Q. The frequency (f) of a stretched string depends upon the tension F (dimensions of force), length l of the string and the mass per unit length \(\mu\) of string. Derive the formula for frequency.

Solution. According to the questions,
\(\ \ \ \ \ \ \ \ \ \ \ \ \ \ \ \)\(f\propto [ F]^{a}[ l]^{b}[ \mu ]^{c}\)

or\(\ \ \ \ \ \ \ \ \ \ \ \) \(f\ =\ k [ F]^{a}[ l]^{b}[ \mu ]^{c}\) …………………………………(i)
Here, k is a dimensionless constant.
Thus,\(\ \ \ \ \ \ \ \ \ \ \ \) \([f]\ =\ [ F]^{a}[ L]^{b}[ \mu ]^{c}\)

or \([M^{0}L^{0}T^{-1}]\ =\ [MLT^{-2}]^{a}\ [L]^{b}\ [ML^{-1}]^{c}\)

or \([M^{0}L^{0}T^{-1}]\ =\ [M^{a+c}L^{a+b-c}T^{-2a}]\)
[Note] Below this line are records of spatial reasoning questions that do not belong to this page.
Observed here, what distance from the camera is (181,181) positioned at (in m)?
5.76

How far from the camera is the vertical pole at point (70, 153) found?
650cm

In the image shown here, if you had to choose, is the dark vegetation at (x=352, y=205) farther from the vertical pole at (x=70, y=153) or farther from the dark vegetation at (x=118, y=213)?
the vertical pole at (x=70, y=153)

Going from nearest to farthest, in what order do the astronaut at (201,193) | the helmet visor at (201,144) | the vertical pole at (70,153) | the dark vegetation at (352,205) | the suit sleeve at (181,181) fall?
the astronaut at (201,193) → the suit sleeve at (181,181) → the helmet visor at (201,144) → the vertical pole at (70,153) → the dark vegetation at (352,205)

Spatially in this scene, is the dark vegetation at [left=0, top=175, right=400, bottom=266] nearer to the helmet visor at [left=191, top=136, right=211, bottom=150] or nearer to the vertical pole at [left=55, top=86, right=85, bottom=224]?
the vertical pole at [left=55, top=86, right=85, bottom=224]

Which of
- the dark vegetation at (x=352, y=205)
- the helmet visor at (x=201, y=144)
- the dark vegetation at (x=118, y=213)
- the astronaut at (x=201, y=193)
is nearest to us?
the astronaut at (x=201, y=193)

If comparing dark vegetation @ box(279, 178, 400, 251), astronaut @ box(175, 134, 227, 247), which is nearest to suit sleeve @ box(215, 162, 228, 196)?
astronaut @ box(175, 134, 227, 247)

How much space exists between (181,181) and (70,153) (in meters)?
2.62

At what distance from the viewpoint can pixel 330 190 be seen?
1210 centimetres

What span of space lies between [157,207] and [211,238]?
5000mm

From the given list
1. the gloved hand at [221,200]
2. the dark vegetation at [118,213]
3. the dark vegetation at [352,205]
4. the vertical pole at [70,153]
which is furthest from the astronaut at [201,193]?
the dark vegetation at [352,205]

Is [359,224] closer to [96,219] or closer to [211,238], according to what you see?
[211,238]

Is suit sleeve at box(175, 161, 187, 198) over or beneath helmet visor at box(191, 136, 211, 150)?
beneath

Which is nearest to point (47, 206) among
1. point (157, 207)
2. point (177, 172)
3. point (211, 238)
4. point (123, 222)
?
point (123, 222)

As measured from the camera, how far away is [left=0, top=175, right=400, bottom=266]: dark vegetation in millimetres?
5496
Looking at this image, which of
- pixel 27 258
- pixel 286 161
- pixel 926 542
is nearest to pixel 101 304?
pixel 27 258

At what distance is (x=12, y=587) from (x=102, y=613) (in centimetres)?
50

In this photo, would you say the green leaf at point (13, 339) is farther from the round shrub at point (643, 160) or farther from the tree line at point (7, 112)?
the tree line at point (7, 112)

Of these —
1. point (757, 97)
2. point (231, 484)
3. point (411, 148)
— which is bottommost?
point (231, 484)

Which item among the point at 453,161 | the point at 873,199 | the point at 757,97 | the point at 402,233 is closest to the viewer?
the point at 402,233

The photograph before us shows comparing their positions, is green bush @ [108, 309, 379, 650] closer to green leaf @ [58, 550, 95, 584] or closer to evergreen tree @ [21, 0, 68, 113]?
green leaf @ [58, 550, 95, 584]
For dimensional balance, the dimensions on both sides should be same. Thus,
\(\ \ \ \ \ \ \ \ \ \ \ \ \ \ \ \ \ \)\(a\ +\ c=0\)…………………………………………………….(ii)
\(\ \ \ \ \ \ \ \ \ \)\(a\ +\ b\ -\ c=0\) ………………………………………………….(iii)
and \(\ \ \ \ \ \ \ \ \ \ \ \ \ \)\(-2a\ =-1\) ………………………………………………(iv)
Solving these three equations, we get
\(\ \ \ \ \ \ \ \ \ \ \ \ \ \ \ \ \) \(a=\frac{1}{2},\ \ \ c=-\frac{1}{2}\ \ \ and \ \ \ b = -1\)
Substituting these values in equation (i), we get
\(\ \ \ \ \ \ \ \ \ \ \ \) \(f\ =\ k [ F]^{\frac{1}{2}}[ l]^{-1}[ \mu ]^{-\frac{1}{2}}\)

or \(\ \ \ \ \ \ \ \ \ \) \(f\ =\frac{k}{l}\sqrt{\frac{F}{\mu}}\)
Experimentally, the value of k is found to be \(\frac{1}{2}\).
Hence, \(\ \ \ \ \ \ \) \(f\ =\frac{1}{2l}\sqrt{\frac{F}{\mu}}\)

Limitations of Dimensional analysis
(i) The value of dimensionless constant cannot be calculated.
(ii) Trigonometrical, exponential and logarithmic functions terms can not be analysed.
(iii) If a physical quantity depends on more than three factors, then relation among them cannot be established.